• ACTIVITY: Every line below from the one containing "Tealight holder w.lace edge antique zinc" through the one containing "8b--ensuite-bathroom" is to be printed exactly, with the pictures omitted.

• DATA SUPPLIED:

+++

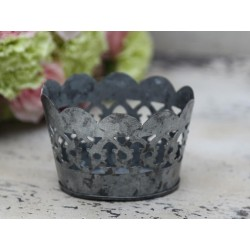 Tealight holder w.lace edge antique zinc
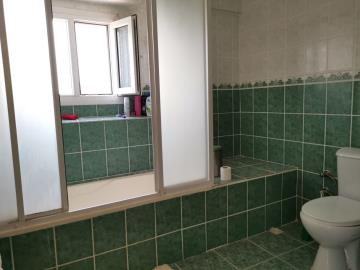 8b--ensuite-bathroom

+++

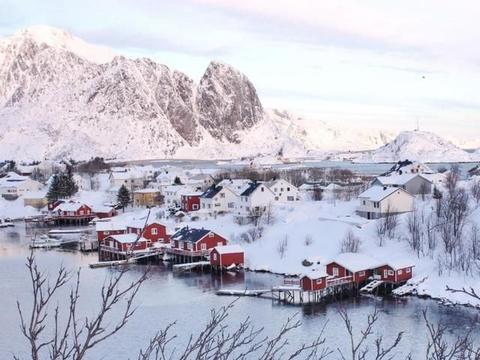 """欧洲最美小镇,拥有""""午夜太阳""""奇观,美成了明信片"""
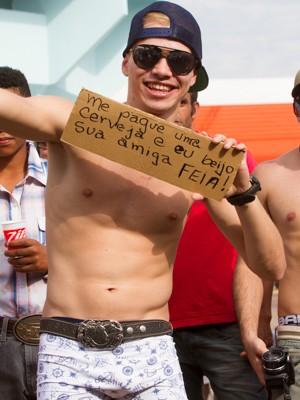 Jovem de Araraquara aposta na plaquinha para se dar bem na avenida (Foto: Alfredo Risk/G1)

+++

• RESULT FOR THIS TASK:
 Tealight holder w.lace edge antique zinc
 8b--ensuite-bathroom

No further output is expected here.